Complete the following:
A. Name every computer brand or company that the laptop-repair post mentions.
B. Pick up the laptop-repair post after its final sentence and carry it on in the same voice.

Selected text:
==========

Wednesday, May 16, 2007

It Only Hurts When I Backup

I begin with a confession. Not many minutes ago, I urged the Toshiba Satellite laptop I am currently using to go be fruitful and multiply itself.

I was that angry with it.

I am using this four-plus-year-old laptop because my less than one-year-old Acer is off in that limbo known as Repair, a place to which CompUSA sends all still-under-warranty computers. In this limbo, my Acer will have a portion of itself re-soldered, thus enabling it to be connected to its AC power cord and then on to the greater glory of having its battery recharged. This is the second time my Acer has visited Repair for this very purpose. In all fairness to Acer, the problem has more to do with me, tripping over said wire than any significant design flaw.

It is true, however, that Brian Fagan, a devoted Mac user, pointed out that the new Macs connect the AC power supply to the body of the laptop with a magnet rather than the male/female prong-and-sleeve coupling found on most PCs.

"Finals time," the CompUSA repairman said, investigating my Acer. "Students get spacey studying for exams and trip over their power cords. Biggest single injury this time of year."

"Look about you," Brian Fagan invited me with a twitch of his mustache. "You will never see a person in the repair line with a Mac computer."

This is the same Brian Fagan who has announced to me on several occasions that the Cro-Magnon got short shrift, which probably means he is brewing up a new book--a book on the Cro-Magnon. But that is another matter; what is of matter is that Brian is given to making assertive statements.

==========

Supplied information:
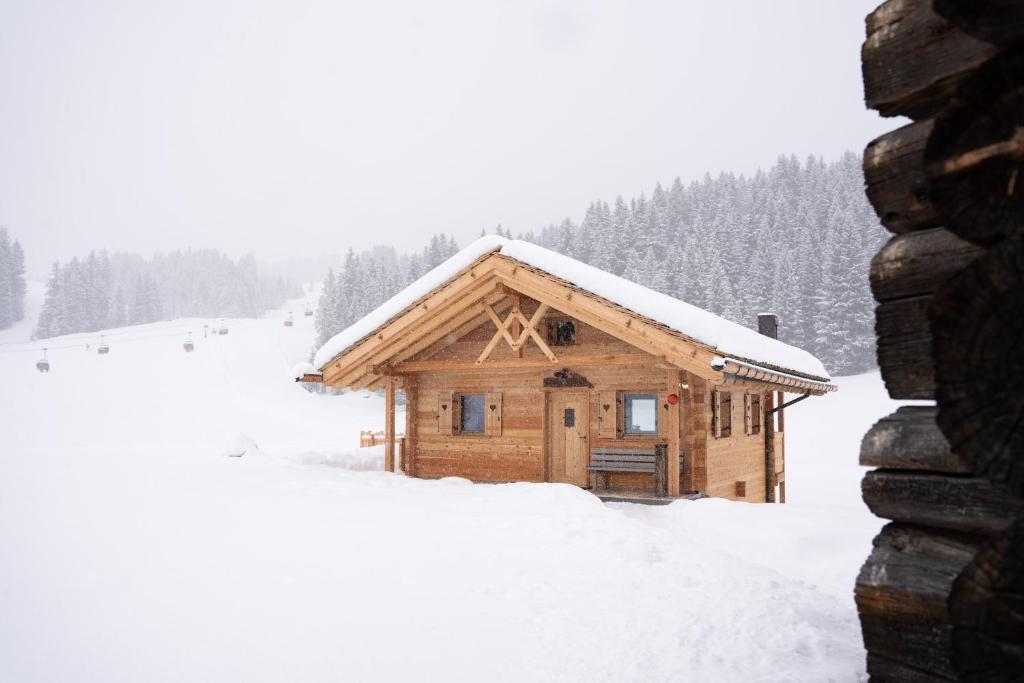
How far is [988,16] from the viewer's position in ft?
6.47

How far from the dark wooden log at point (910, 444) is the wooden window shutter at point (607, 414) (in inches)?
396

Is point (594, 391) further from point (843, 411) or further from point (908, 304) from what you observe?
point (843, 411)

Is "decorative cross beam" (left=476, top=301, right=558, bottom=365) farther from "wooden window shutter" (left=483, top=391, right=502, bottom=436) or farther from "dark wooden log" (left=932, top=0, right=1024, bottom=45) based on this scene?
"dark wooden log" (left=932, top=0, right=1024, bottom=45)

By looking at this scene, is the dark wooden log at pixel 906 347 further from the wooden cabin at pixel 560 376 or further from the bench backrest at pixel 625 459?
the bench backrest at pixel 625 459

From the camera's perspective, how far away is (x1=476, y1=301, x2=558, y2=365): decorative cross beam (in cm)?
1280

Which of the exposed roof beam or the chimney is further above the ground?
the chimney

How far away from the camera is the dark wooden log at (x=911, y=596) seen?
2828 millimetres

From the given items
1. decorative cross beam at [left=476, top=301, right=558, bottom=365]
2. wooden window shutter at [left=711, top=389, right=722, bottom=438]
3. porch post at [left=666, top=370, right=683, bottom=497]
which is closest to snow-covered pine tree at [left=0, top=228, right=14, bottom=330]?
decorative cross beam at [left=476, top=301, right=558, bottom=365]

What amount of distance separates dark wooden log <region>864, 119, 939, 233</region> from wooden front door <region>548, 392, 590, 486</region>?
1072cm

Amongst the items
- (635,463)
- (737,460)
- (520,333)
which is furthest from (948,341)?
(737,460)

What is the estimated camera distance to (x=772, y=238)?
5866cm

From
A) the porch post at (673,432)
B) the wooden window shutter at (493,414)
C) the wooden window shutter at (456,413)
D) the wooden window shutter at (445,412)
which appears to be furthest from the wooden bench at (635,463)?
the wooden window shutter at (445,412)

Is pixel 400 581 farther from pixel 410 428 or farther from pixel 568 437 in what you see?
pixel 410 428

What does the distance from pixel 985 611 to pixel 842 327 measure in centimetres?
5183
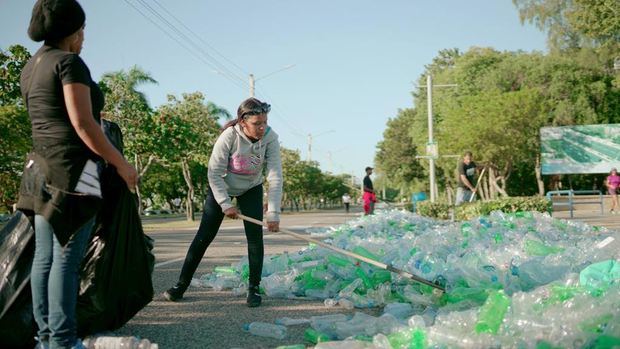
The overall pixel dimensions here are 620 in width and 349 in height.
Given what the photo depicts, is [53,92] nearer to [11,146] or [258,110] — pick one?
[258,110]

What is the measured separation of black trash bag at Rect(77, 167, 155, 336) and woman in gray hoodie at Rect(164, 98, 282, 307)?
1.12m

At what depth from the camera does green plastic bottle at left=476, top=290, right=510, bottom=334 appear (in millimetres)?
2795

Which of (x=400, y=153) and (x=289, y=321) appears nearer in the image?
(x=289, y=321)

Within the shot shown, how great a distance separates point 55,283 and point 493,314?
2.11 meters

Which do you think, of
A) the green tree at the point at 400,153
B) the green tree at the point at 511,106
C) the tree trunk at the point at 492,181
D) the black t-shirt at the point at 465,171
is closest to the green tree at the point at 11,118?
the black t-shirt at the point at 465,171

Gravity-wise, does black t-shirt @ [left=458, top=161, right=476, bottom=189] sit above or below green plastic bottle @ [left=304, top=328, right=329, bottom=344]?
above

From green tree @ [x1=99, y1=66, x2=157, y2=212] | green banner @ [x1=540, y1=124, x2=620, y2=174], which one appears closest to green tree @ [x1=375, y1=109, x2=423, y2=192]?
green banner @ [x1=540, y1=124, x2=620, y2=174]

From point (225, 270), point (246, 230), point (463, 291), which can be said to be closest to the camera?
point (463, 291)

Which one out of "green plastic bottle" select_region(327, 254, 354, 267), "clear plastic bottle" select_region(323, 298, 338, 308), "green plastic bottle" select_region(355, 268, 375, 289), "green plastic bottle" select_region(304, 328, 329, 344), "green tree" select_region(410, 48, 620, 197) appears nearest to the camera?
"green plastic bottle" select_region(304, 328, 329, 344)

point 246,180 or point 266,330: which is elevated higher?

==========

Answers for this exercise:
A. Toshiba (Satellite), Acer, CompUSA, Mac

B.
Steve Cook, also a devoted Mac user, and used to Brian's assertions, smiled before nothing, "Shelly has his computers repaired at CompUSA, where people with Macs don't go."

Subsequently, I got an email--with attachments--from Liz Kuball, a forward from Mac, advertising Adobe's recent release of a new version of Photoshop that would allow her to install it on one of the Mac computers listed in the attachment. An emerging photographer, Liz has slathered for the time when Adobe produced a version of its program better suited for the new Intel Macs. In an exchange of emails, we both wish-fulfilled over the possible configurations for a new Mac, each resolutely pledging to get the maximum use of our respective Dell and Acer, not even considering a switch to Mac until "sometime in 2008."

Actually, the Toshiba is not to be faulted for what it allows, the biggest problem being I cannot introduce MS Word into its innards because of some defect in the CD/DVD drive. The great irony is that I have, lurking somewhere under the bed, a Mac G-4 Powerbook, given me by Brian Fagan after he switched up to a more recent model. The G-4 worked very nicely, thank you, the last time the Acer was off being done to, but it appears to be hors de combat, which gets me at long last to the point here, best expressed a week or so back by Sam Kuper, during a visit from his chores at the Darwin Project at Cambridge University. PCs have some qualities Macs don't; Macs are better designed than PCs in some areas but not in all areas.

A vocal and enthusiastic fan of fountain pens--my Ancora is great for writing first drafts, ditto my Conklin, Mont Blanc, and Sailor--but as all things tend to do, fountain pens sometimes leak. Everything of a mechanical nature finds a way to go non-mechanical, and so there is no one-size-fits-all answer.

Amusingly enough, as I was typing this, the service department of CompUSA called to tell me my Acer is ready, which sounded important because classes start tomorrow and it will be nice to be able to get my lecture notes down in MS Word.

Rushing to pick up the Acer, and stopping at Peet's for a latte to go, I stood behind a man who made me wish Fagan and Cook were there to see his plight. "This damned thing--" he said, waving a Mac Powerbook around. "I'm going back to PCs."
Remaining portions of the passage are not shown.